The geometric role of the time parameter in DNA base-pair genetic information exchange and assembly: applications of Frenet–Serret formulas to circular and elliptical helix models

Abstract

This study employs tools from differential geometry to quantitatively reexamine the relationship between the chemical structure of biomacromolecules, such as DNA, and their geometric organization relevant to genetic information storage. We introduce the concept of an action-time parameter, t, and its correlation with the arclength, s, of three-dimensional curves, as exemplified by the canonical double helix, to provide a geometric framework for assessing the robustness of structural descriptors commonly used in chemical and biochemical studies of DNA. Using the Frenet–Serret formulas, we demonstrate a clear linear relationship between t and s.

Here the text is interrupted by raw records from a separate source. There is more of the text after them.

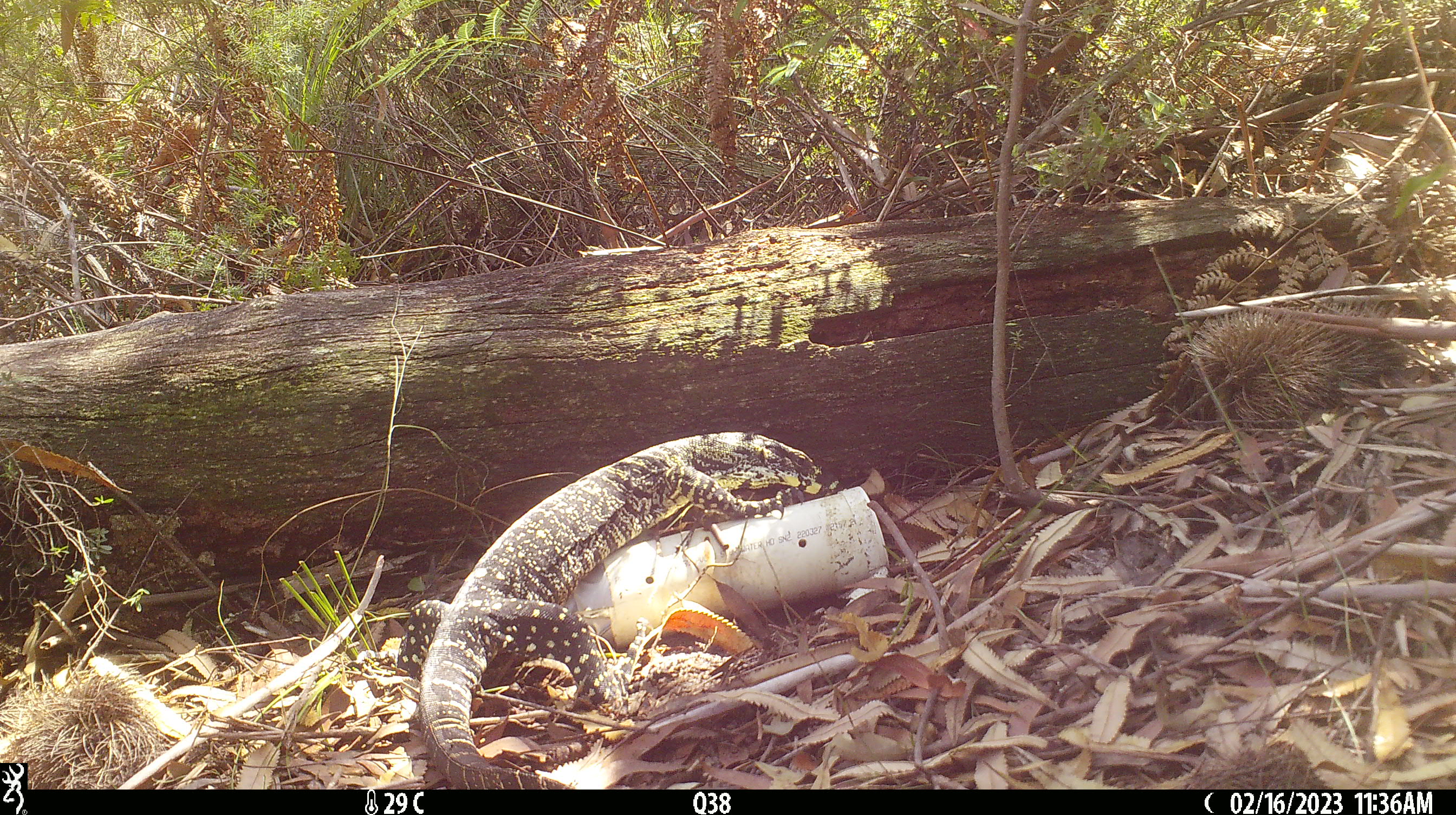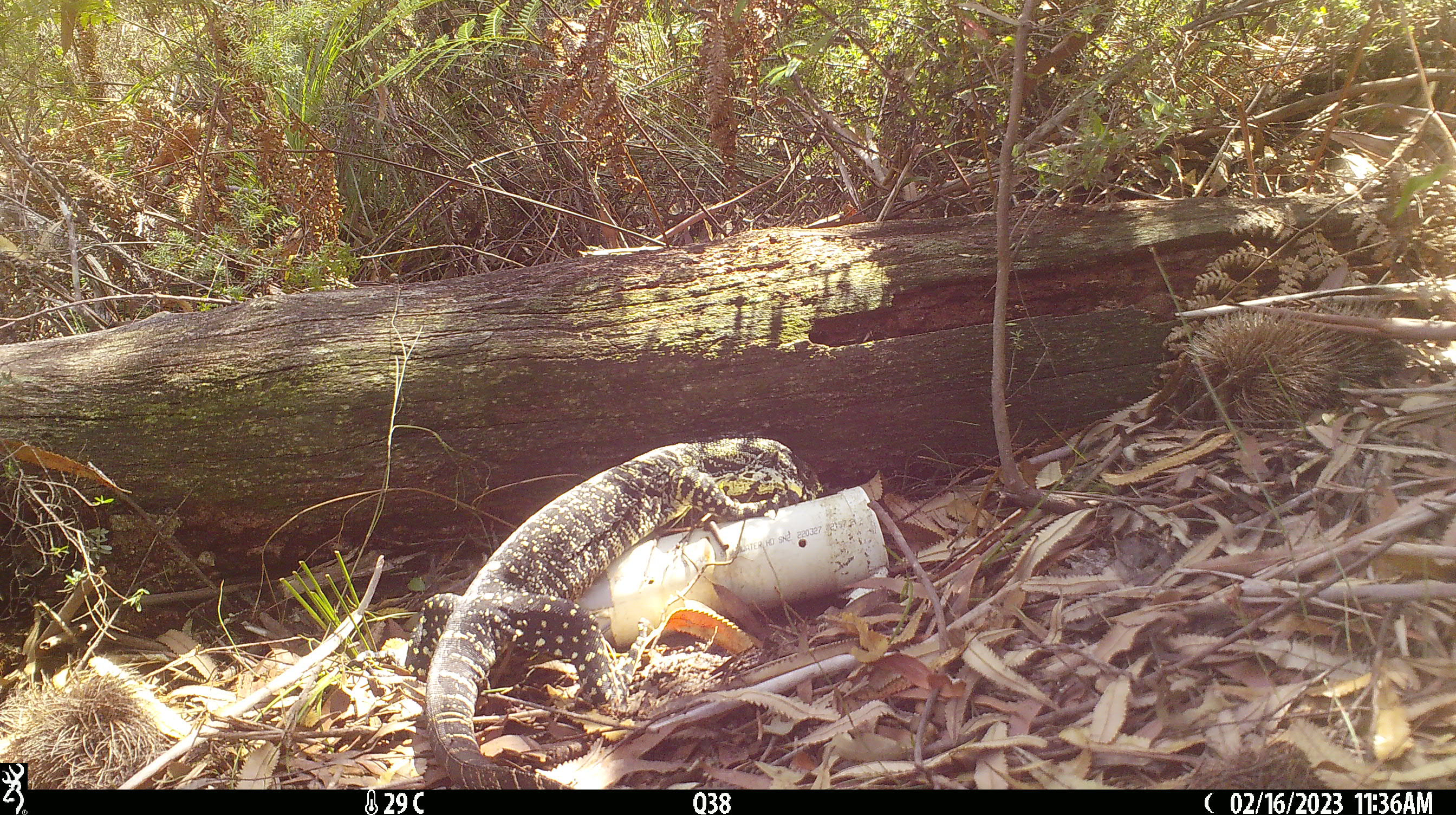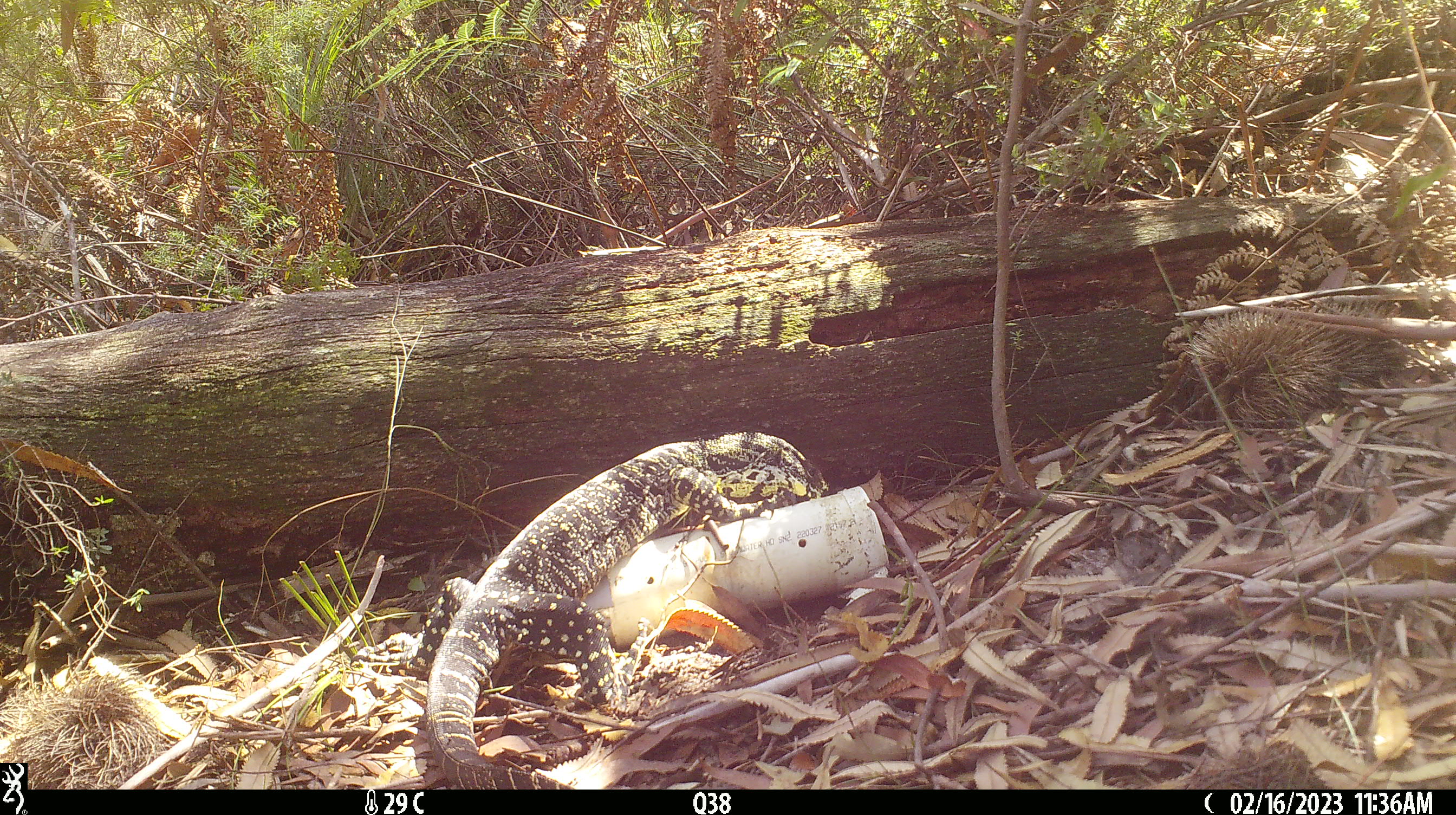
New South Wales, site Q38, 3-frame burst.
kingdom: Animalia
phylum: Chordata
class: Reptilia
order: Squamata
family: Varanidae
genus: Varanus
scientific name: Varanus varius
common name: lace monitor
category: goanna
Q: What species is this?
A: Goanna (lace monitor) (Varanus varius).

This highlights a consistent geometric parametrization of molecular structure. The invariance of curvature and torsion under geodesic curve conditions is a key geometric feature of structural regularity, highlighting the interplay between topological constraints and chemical bonding networks. Numerical analysis of an elliptical helix model indicates that minor perturbations in chemical geometry change do not disrupt this linearity, underscoring the system's structural tolerance. We expect that this study will serve as a valuable perspective for future research in physical-chemistry, where the interplay between molecular geometry, bonding interactions, and energetic stability can be quantitatively explored.